RSV-infected mice with persistent airway hyperresponsiveness exhibited the presence of abnormal chronic inflammatory changes and mucus overproduction, which likely contributed to long term airway disease induced by RSV infection. These findings provide a histologic correlation to the abnormal pulmonary responses documented by plethysmography. Current trials have demonstrated positive results in continuing to target different alternatives for a new RSV vaccine.

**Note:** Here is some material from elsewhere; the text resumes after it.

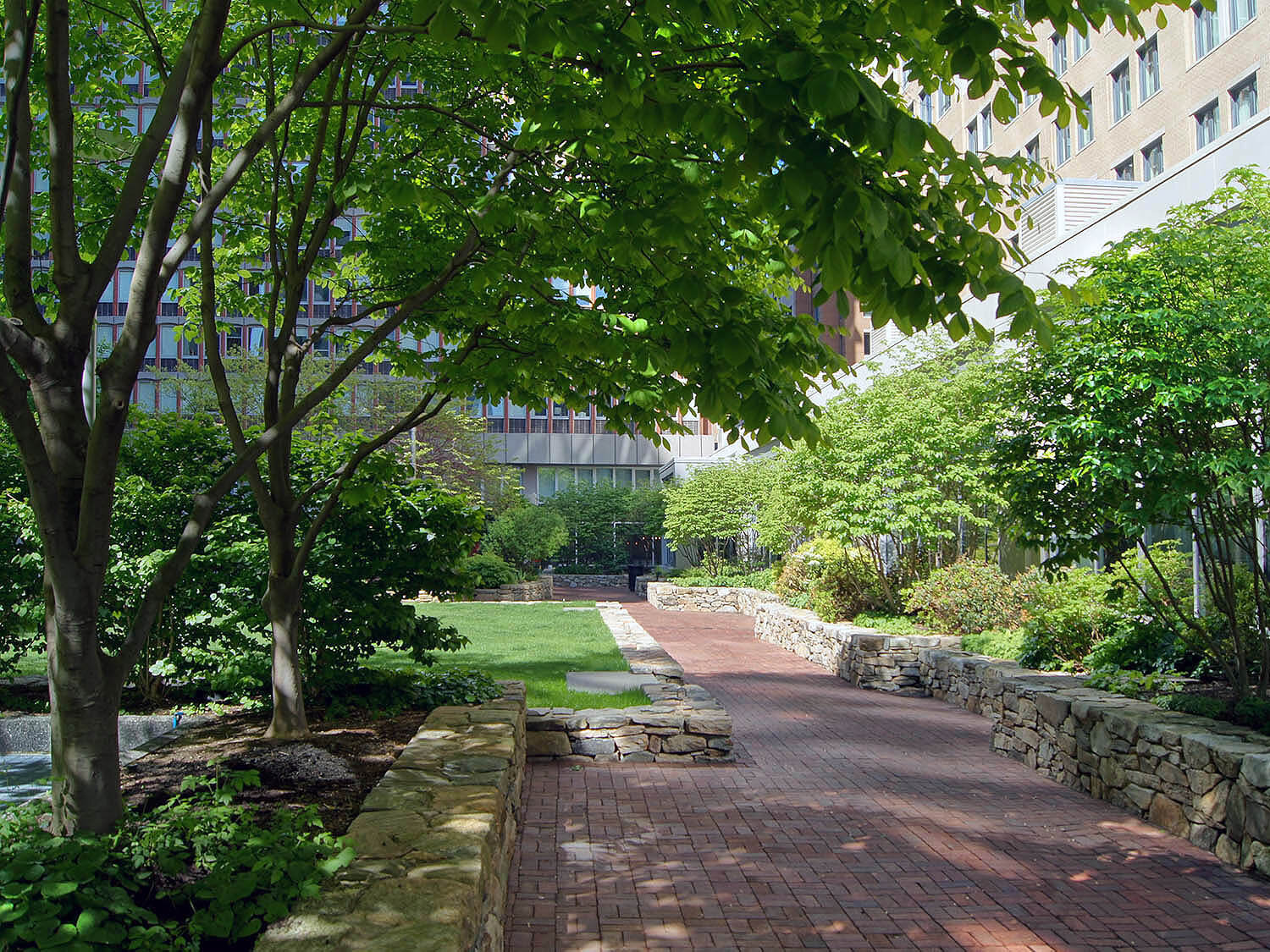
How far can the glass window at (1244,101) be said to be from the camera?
22688mm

呼吸道合胞病毒(RSV)是1岁以下儿童毛细支气管炎和肺炎的最常见病因。因RSV感染住院的大多数儿童年龄小于6个月。RSV还会引发反复感染,包括严重的下呼吸道疾病,可发生于任何年龄,尤其是老年人或心脏、肺部或免疫系统受损者。
本文利用RSV感染的小鼠模型,研究了该疾病急性和慢性阶段的免疫发病机制。该模型可测量基础增强呼吸暂停,其反映急性期的气道阻塞情况,还可测量对乙酰甲胆碱激发试验的反应,以评估慢性期的气道高反应性。本文还总结了一些近期研究,这些研究聚焦于RSV感染治疗和预防的新观点和新策略。
与假接种对照小鼠的肺部相比,接种活RSV的小鼠肺炎严重程度持续进展,这可通过组织病理学评分增加来确定。急性期RSV感染小鼠的黏液分泌表明,中央和外周气道中高碘酸-希夫染色阳性的肥大细胞增多。
具有持续性气道高反应性的RSV感染小鼠表现出异常的慢性炎症变化和黏液过度产生,这可能导致RSV感染引起的长期气道疾病。这些发现为体积描记法记录的异常肺部反应提供了组织学关联。目前的试验已证明,继续针对新型RSV疫苗的不同替代方案取得了积极成果。